The controversial leader is also said to have a harem of women who willingly sleep with him, believing that they will 'be healed' by having sex with the 57-year-old - who they apparently call 'Vanguard'.

The women are branded with the initials KR - after NXIVM founder Keith Raniere. NXIVM has chapters in the US, Canada and Mexico, and has tried to expand to Ireland.

They also attempted to recruit and hold indoctrination seminars in the UK. Former 'cult' member Dones said Sara Bronfman flew NXIVM teachers to Belfast, in Northern Ireland, on a private plane to try to get a NXIVM center established.

'Because of Sara's constant need to publicly worship Raniere, she was out of rapport with the people of Belfast who thought it was too much like a cult,' said Dones.

'The center was never established.'

NXIVM leaders deny the allegations that their group is a cult.

Since the allegations emerged Raniere has moved from his Albany, New York home to Mexico.

Sources say he fled to escape both the limelight of adverse publicity and the possibility of being arrested.

US law enforcement is reportedly investigating Raniere and is focused on allegations of blackmail and coercive practices including branding.'

Parlato, who has worked to expose the workings of the 'cult', said: 'I have spoken to at least a dozen escaped members.

'I have seen many texts including correspondence between a 'master' and a 'slave'. I believe there are currently 70 or 80 women in the cult now - but not all of them have been branded.

'You don't get branded right away.
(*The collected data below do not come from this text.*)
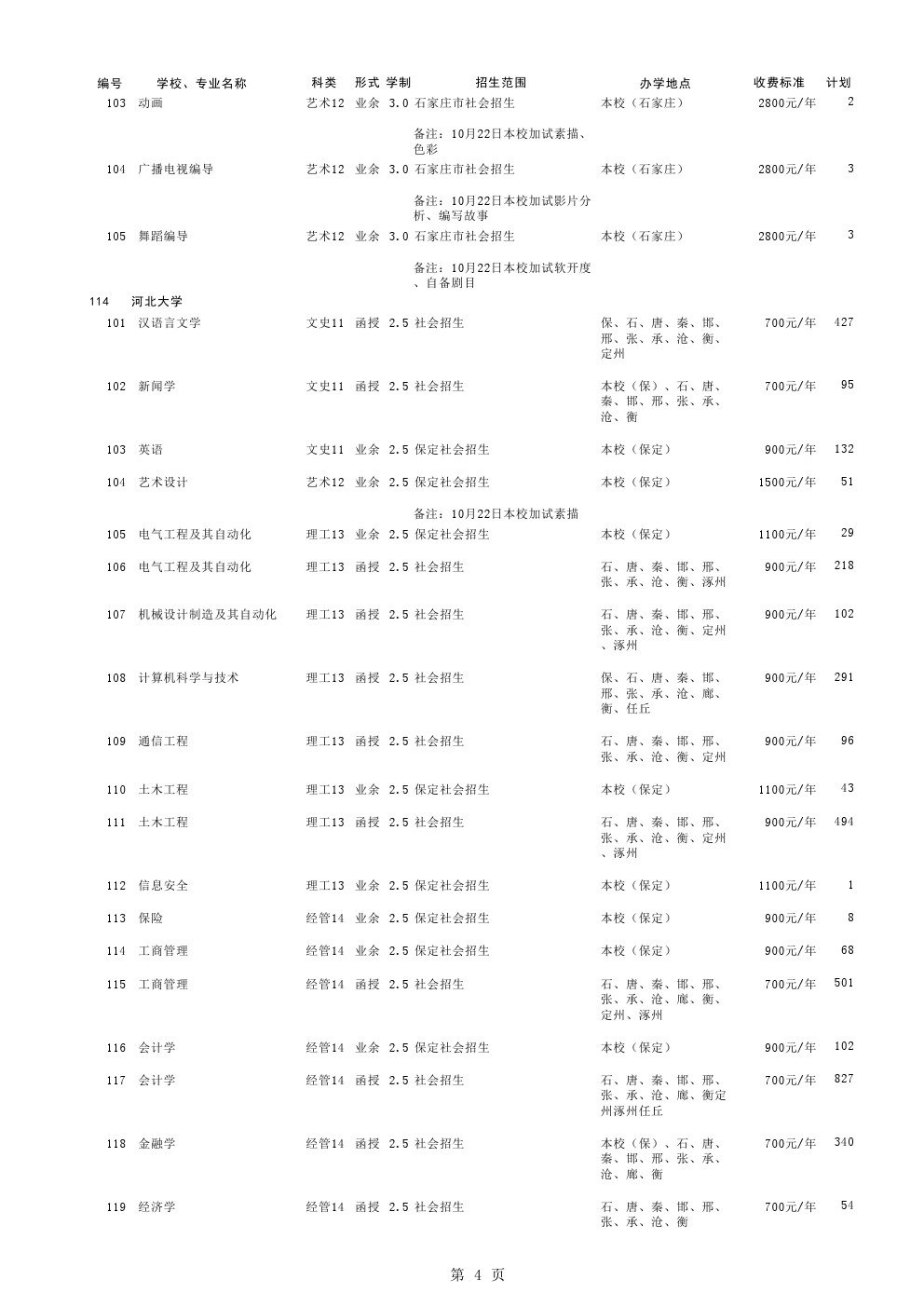 | 编号 | 学校、专业名称 | 科类 | 形式 | 学制 | 招生范围 | 办学地点 | 收费标准 | 计划 |
|---|---|---|---|---|---|---|---|---|
| 103 | 动画 | 艺术12 | 业余 | 3.0 | 石家庄市社会招生 | 本校（石家庄） | 2800元/年 | 2 |
| | | | | | 备注：10月22日本校加试素描、色彩 | | | |
| 104 | 广播电视编导 | 艺术12 | 业余 | 3.0 | 石家庄市社会招生 | 本校（石家庄） | 2800元/年 | 3 |
| | | | | | 备注：10月22日本校加试影片分析、编写故事 | | | |
| 105 | 舞蹈编导 | 艺术12 | 业余 | 3.0 | 石家庄市社会招生 | 本校（石家庄） | 2800元/年 | 3 |
| | | | | | 备注：10月22日本校加试软开度、自备剧目 | | | |
| 114 | 河北大学 | | | | | | | |
| 101 | 汉语言文学 | 文史11 | 函授 | 2.5 | 社会招生 | 保、石、唐、秦、邯、邢、张、承、沧、衡、定州 | 700元/年 | 427 |
| 102 | 新闻学 | 文史11 | 函授 | 2.5 | 社会招生 | 本校（保）、石、唐、秦、邯、邢、张、承、沧、衡 | 700元/年 | 95 |
| 103 | 英语 | 文史11 | 业余 | 2.5 | 保定社会招生 | 本校（保定） | 900元/年 | 132 |
| 104 | 艺术设计 | 艺术12 | 业余 | 2.5 | 保定社会招生 | 本校（保定） | 1500元/年 | 51 |
| | | | | | 备注：10月22日本校加试素描 | | | |
| 105 | 电气工程及其自动化 | 理工13 | 业余 | 2.5 | 保定社会招生 | 本校（保定） | 1100元/年 | 29 |
| 106 | 电气工程及其自动化 | 理工13 | 函授 | 2.5 | 社会招生 | 石、唐、秦、邯、邢、张、承、沧、衡、涿州 | 900元/年 | 218 |
| 107 | 机械设计制造及其自动化 | 理工13 | 函授 | 2.5 | 社会招生 | 石、唐、秦、邯、邢、张、承、沧、衡、定州、涿州 | 900元/年 | 102 |
| 108 | 计算机科学与技术 | 理工13 | 函授 | 2.5 | 社会招生 | 保、石、唐、秦、邯、邢、张、承、沧、廊、衡、任丘 | 900元/年 | 291 |
| 109 | 通信工程 | 理工13 | 函授 | 2.5 | 社会招生 | 石、唐、秦、邯、邢、张、承、沧、衡、定州 | 900元/年 | 96 |
| 110 | 土木工程 | 理工13 | 业余 | 2.5 | 保定社会招生 | 本校（保定） | 1100元/年 | 43 |
| 111 | 土木工程 | 理工13 | 函授 | 2.5 | 社会招生 | 石、唐、秦、邯、邢、张、承、沧、衡、定州、涿州 | 900元/年 | 494 |
| 112 | 信息安全 | 理工13 | 业余 | 2.5 | 保定社会招生 | 本校（保定） | 1100元/年 | 1 |
| 113 | 保险 | 经管14 | 业余 | 2.5 | 保定社会招生 | 本校（保定） | 900元/年 | 8 |
| 114 | 工商管理 | 经管14 | 业余 | 2.5 | 保定社会招生 | 本校（保定） | 900元/年 | 68 |
| 115 | 工商管理 | 经管14 | 函授 | 2.5 | 社会招生 | 石、唐、秦、邯、邢、张、承、沧、廊、衡、定州、涿州 | 700元/年 | 501 |
| 116 | 会计学 | 经管14 | 业余 | 2.5 | 保定社会招生 | 本校（保定） | 900元/年 | 102 |
| 117 | 会计学 | 经管14 | 函授 | 2.5 | 社会招生 | 石、唐、秦、邯、邢、张、承、沧、廊、衡定州涿州任丘 | 700元/年 | 827 |
| 118 | 金融学 | 经管14 | 函授 | 2.5 | 社会招生 | 本校（保）、石、唐、秦、邯、邢、张、承、沧、廊、衡 | 700元/年 | 340 |
| 119 | 经济学 | 经管14 | 函授 | 2.5 | 社会招生 | 石、唐、秦、邯、邢、张、承、沧、衡 | 700元/年 | 54 |

第 4 页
The branding is done by surprise and without disclosure.'

Parlato said Raniere uses self-help courses to recruit rich, famous or good-looking women to his inner circle.
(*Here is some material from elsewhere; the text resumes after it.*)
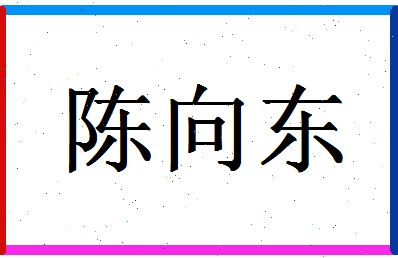 陈向东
He said he was retained by NXIVM without a full picture of its acivities.

DailyMail.com has reached out to the Dalai Lama's office for comment on the NXIVM event and Dhonden's involvement, but received no response.
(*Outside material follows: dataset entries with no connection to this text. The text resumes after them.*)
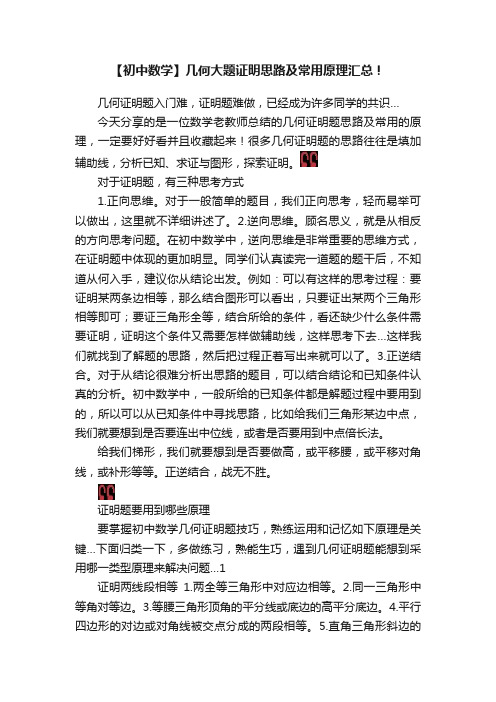 【初中数学】几何大题证明思路及常用原理汇总！

几何证明题入门难，证明题难做，已经成为许多同学的共识...

今天分享的是一位数学老教师总结的几何证明题思路及常用的原理，一定要好好看并且收藏起来！很多几何证明题的思路往往是填加辅助线，分析已知、求证与图形，探索证明。

对于证明题，有三种思考方式

1.正向思维。对于一般简单的题目，我们正向思考，轻而易举可以做出，这里就不详细讲述了。2.逆向思维。顾名思义，就是从相反的方向思考问题。在初中数学中，逆向思维是非常重要的思维方式，在证明题中体现的更加明显。同学们认真读完一道题的题干后，不知道从何入手，建议你从结论出发。例如：可以有这样的思考过程：要证明某两条边相等，那么结合图形可以看出，只要证出某两个三角形相等即可；要证三角形全等，结合所给的条件，看还缺少什么条件需要证明，证明这个条件又需要怎样做辅助线，这样思考下去...这样我们就找到了解题的思路，然后把过程正着写出来就可以了。3.正逆结合。对于从结论很难分析出思路的题目，可以结合结论和已知条件认真的分析。初中数学中，一般所给的已知条件都是解题过程中要用到的，所以可以从已知条件中寻找思路，比如给我们三角形某边中点，我们就要想到是否要连出中位线，或者是否要用到中点倍长法。

给我们梯形，我们就要想到是否要做高，或平移腰，或平移对角线，或补形等等。正逆结合，战无不胜。

证明题要用到哪些原理

要掌握初中数学几何证明题技巧，熟练运用和记忆如下原理是关键...下面归类一下，多做练习，熟能生巧，遇到几何证明题能想到采用哪一类型原理来解决问题...1

证明两线段相等 1.两全等三角形中对应边相等。2.同一三角形中等角对等边。3.等腰三角形顶角的平分线或底边的高平分底边。4.平行四边形的对边或对角线被交点分成的两段相等。5.直角三角形斜边的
Calls and emails to Sara Bronfman and to Dhonden's legal counsel were not returned.

It is not known what the outcome of the Dalai Lama Trust's investigation is or whether they have reached any conclusions regarding Dhonden.

In recent weeks Dhonden, who lives in La Jolla, outside San Diego, California, has vigorously denied the corruption accusation, which was made by a Seattle-based philanthropist. He has not publicly responded to the other allegations.